Task requirements —
Copy out every line of the records below word for word, changing nothing.
--- begin Information given ---
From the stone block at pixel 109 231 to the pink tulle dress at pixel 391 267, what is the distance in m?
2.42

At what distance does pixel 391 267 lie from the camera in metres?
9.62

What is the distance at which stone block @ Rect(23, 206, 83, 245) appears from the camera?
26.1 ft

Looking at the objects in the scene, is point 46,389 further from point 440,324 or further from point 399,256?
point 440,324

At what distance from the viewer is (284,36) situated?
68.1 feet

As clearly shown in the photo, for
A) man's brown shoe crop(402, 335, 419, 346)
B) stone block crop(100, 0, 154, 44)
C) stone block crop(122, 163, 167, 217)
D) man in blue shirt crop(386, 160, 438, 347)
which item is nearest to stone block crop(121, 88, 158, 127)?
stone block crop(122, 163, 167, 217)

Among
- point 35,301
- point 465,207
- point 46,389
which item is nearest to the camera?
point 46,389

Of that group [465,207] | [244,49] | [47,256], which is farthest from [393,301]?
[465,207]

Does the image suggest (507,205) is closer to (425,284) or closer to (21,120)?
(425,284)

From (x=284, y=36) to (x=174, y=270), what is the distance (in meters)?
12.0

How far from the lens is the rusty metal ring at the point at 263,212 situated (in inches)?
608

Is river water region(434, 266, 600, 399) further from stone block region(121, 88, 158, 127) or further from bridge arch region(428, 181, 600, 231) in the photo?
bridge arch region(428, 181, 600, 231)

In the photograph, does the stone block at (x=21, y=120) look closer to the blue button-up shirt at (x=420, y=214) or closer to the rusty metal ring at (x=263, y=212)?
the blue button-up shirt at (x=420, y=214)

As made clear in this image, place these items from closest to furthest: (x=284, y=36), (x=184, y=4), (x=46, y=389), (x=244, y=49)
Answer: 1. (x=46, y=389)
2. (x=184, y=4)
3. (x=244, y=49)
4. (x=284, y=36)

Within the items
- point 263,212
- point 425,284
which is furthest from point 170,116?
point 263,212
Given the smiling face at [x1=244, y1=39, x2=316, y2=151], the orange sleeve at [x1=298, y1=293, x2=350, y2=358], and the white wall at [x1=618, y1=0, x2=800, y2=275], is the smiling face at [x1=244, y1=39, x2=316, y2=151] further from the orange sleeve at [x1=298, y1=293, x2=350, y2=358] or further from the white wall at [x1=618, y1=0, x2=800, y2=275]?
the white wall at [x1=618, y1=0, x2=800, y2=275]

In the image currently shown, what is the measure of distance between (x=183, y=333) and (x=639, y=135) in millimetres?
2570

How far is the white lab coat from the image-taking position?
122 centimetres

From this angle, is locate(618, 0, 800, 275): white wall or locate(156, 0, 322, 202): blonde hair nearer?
--- end Information given ---
Written response —
From the stone block at pixel 109 231 to the pink tulle dress at pixel 391 267, what is the distance in m?
2.42

At what distance does pixel 391 267 lie from the camera in metres?
9.62

What is the distance at which stone block @ Rect(23, 206, 83, 245) appears from the camera?
26.1 ft

Looking at the objects in the scene, is point 46,389 further from point 440,324 or further from point 399,256?
point 440,324

At what distance from the viewer is (284,36) situated?
68.1 feet

As clearly shown in the photo, for
A) man's brown shoe crop(402, 335, 419, 346)
B) stone block crop(100, 0, 154, 44)
C) stone block crop(122, 163, 167, 217)
D) man in blue shirt crop(386, 160, 438, 347)
which item is nearest to stone block crop(121, 88, 158, 127)?
stone block crop(122, 163, 167, 217)

Among
- point 35,301
- point 465,207
- point 46,389
which item is nearest to the camera?
point 46,389

Of that group [465,207] | [244,49] | [47,256], which is farthest from [393,301]?
[465,207]

Does the image suggest (507,205) is closer to (425,284) or closer to (21,120)?
(425,284)

From (x=284, y=36) to (x=174, y=270), what is the distance (in meters)?
12.0

How far from the lens is the rusty metal ring at the point at 263,212 situated (in inches)?
608

Is river water region(434, 266, 600, 399) further from stone block region(121, 88, 158, 127) or further from bridge arch region(428, 181, 600, 231) in the photo?
bridge arch region(428, 181, 600, 231)

In the photograph, does the stone block at (x=21, y=120) look closer to the blue button-up shirt at (x=420, y=214) or closer to the rusty metal ring at (x=263, y=212)?
the blue button-up shirt at (x=420, y=214)

As made clear in this image, place these items from closest to furthest: (x=284, y=36), (x=184, y=4), (x=46, y=389), (x=244, y=49)
Answer: 1. (x=46, y=389)
2. (x=184, y=4)
3. (x=244, y=49)
4. (x=284, y=36)

Within the items
- point 263,212
- point 425,284
which is furthest from point 170,116?
point 263,212
Given the smiling face at [x1=244, y1=39, x2=316, y2=151], the orange sleeve at [x1=298, y1=293, x2=350, y2=358], and the white wall at [x1=618, y1=0, x2=800, y2=275], is the smiling face at [x1=244, y1=39, x2=316, y2=151] further from the orange sleeve at [x1=298, y1=293, x2=350, y2=358] or further from the white wall at [x1=618, y1=0, x2=800, y2=275]?
the white wall at [x1=618, y1=0, x2=800, y2=275]

In the image currently shown, what is the measure of distance between (x=183, y=333) and (x=639, y=135) in millimetres?
2570

How far is the white lab coat from the image-taking position?
122 centimetres

From this angle, is locate(618, 0, 800, 275): white wall or locate(156, 0, 322, 202): blonde hair nearer?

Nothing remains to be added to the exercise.